O que ele nos dá é “não é o caso de que alguma essência desfrute de STMd parece
necessário para mim”, isto é, para o próprio Plantinga. Aqui, devemos ter
cautela. Um estudante de lógica introdutória não compreende a necessidade da
condicional correspondente para o modus ponens. “Não me parece necessário!”,
exclama ele com exasperação. Deveríamos inferir que ela – a proposição de que,
necessariamente, se p e p somente se q, então q – carece de suporte intuitivo?
Dificilmente. O mesmo vale para Plantinga. Justo: não é o caso de que a
proposição de que alguma essência desfrute de STMd lhe pareça necessária. Mas
não nos deixemos levar. Dificilmente se segue que S não desfruta de suporte
intuitivo.
Agora, apesar
do que Plantinga tem a dizer em defesa da afirmação de que S não desfruta de
suporte intuitivo, espero que ele esteja certo. Isso porque espero que quase
ninguém com competência para entender S se sinta intelectualmente atraído por
ele. Portanto, concordo com a primeira afirmação de Plantinga.
E quanto à
sua segunda afirmação: “(∼S)...
em si desfruta de suporte intuitivo”? Assim como com sua primeira afirmação,
devemos ter cautela. Uma coisa é uma proposição particular parecer verdadeira
para você; outra bem diferente é ela ter uma certa propriedade, a propriedade
de desfrutar de suporte intuitivo. Encontramos um residente na ala psiquiátrica
local que afirma ser Napoleão Bonaparte. Sem dúvida, parece-lhe que a
proposição de que ele é Napoleão Bonaparte é verdadeira. Mas você realmente
quer dizer que essa proposição, portanto, desfruta de suporte intuitivo? Claro
que não. O mesmo vale para Plantinga. Sem dúvida, parece-lhe que a proposição
de que possivelmente nenhuma essência desfruta de STMd é verdadeira. Mas não
tiremos conclusões precipitadas. Em particular, não tiremos conclusões
precipitadas de que, possivelmente, nenhuma essência desfruta de STMd,
portanto, desfruta de suporte intuitivo.
Aqui está o
que Plantinga diz em defesa de sua afirmação de que ∼S goza de suporte intuitivo:
"Por que
não poderia ser que nenhuma essência gozasse dessa propriedade? Isso não
exigiria, é claro, que qualquer essência sofresse de DTMd; requer apenas que
para cada essência E exista um mundo Mp e [segmento de mundo inicial T(Mp)] tal
que, se [T(Mp)] fosse real, E+ teria dado errado em pelo menos uma ocasião.

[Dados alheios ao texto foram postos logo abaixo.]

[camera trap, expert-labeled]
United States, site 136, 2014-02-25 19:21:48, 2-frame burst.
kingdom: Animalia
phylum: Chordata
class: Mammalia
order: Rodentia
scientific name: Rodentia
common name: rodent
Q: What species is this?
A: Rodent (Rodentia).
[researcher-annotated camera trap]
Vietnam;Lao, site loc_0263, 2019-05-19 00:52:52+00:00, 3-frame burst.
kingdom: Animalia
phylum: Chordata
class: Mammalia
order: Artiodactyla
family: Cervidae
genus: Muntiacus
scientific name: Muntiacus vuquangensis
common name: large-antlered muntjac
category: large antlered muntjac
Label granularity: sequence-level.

Mais simplesmente, o que requer é que para cada essência E exista um conjunto S
de circunstâncias tal que, se S tivesse sido real, E+ teria feito algo errado.

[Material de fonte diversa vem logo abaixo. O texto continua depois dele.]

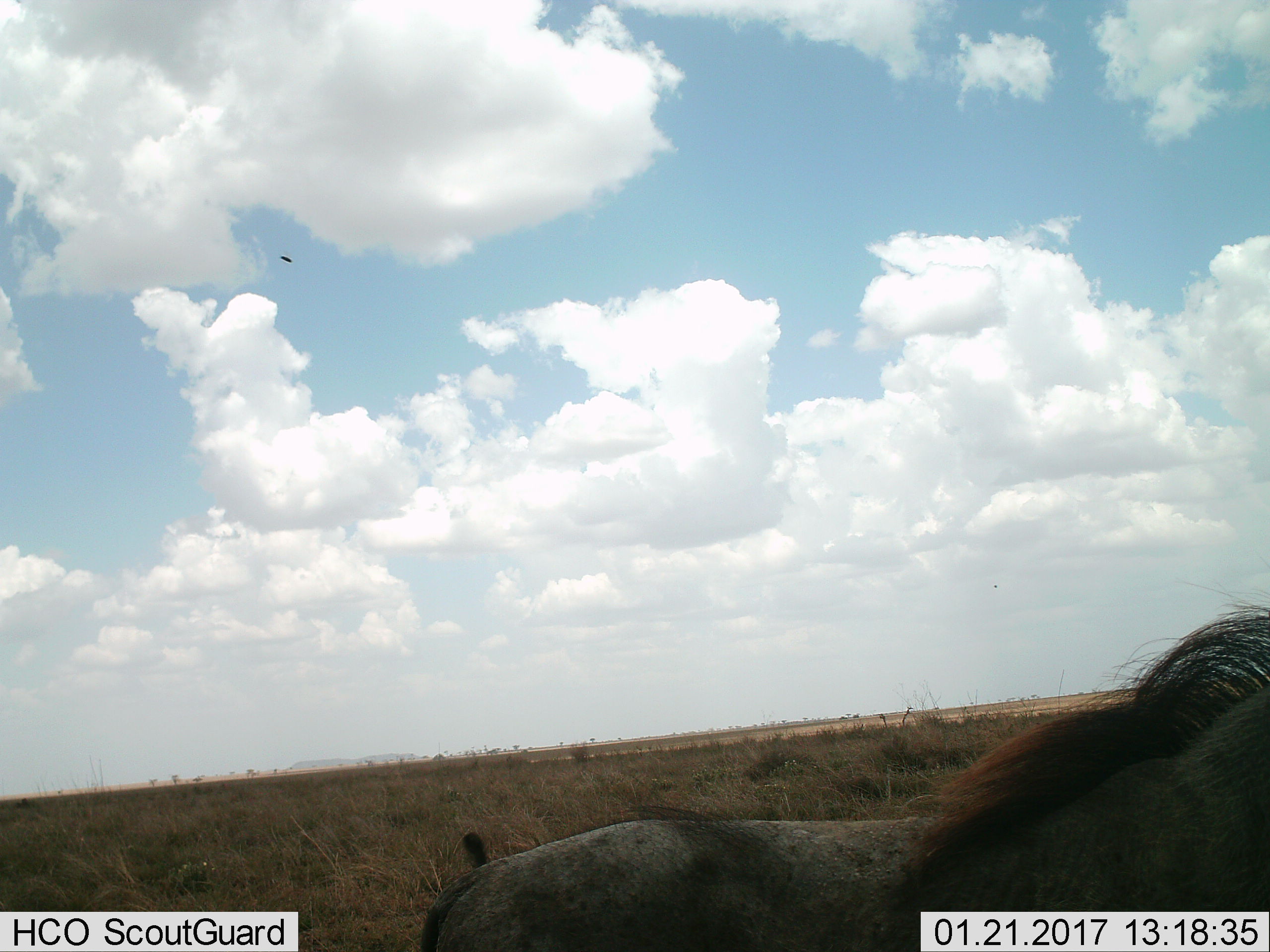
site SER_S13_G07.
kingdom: Animalia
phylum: Chordata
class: Mammalia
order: Artiodactyla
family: Suidae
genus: Phacochoerus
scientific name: Phacochoerus africanus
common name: warthog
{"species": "warthog (Phacochoerus africanus)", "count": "1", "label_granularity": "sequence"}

Isso não parece possível?" (Plantinga 2009, 188)
Tenho duas
coisas a dizer sobre essas palavras.
Primeiro,
quanto à pergunta inicial – Por que não poderia ser que nenhuma essência
gozasse de STMd? – a resposta do ponto de vista da Plenitude Intramundana é
esta: não poderia ser que nenhuma essência desfrutasse de STMd, porque se uma
essência desfruta de STMd depende de qual combinação de contrafactuais de
liberdade ela possui, e para qualquer combinação de contrafactuais de
liberdade, C, e para qualquer mundo Mp, pelo menos alguma essência em Mp,
talvez até infinitas, possui C. É claro que não estou sugerindo que esta
resposta esteja correta. Estou apenas apontando que é uma resposta à pergunta
de Plantinga. Talvez uma pergunta mais importante do que a pergunta inicial de
Plantinga seja esta: que razão Plantinga, Rowe, ou qualquer outra pessoa, nesse
caso, tem para pressupor que a Plenitude Intramundana representa incorretamente
a distribuição de contrafactuais de liberdade para as essências?
Em segundo
lugar, Plantinga nos lembra que tudo o que é preciso para que seja possível que
nenhuma essência seja STMd é que seja possível que “para cada essência E exista
um mundo [n E-perfeito] Mp e [segmento de mundo inicial T(Mp)] tal que se [T(Mp)]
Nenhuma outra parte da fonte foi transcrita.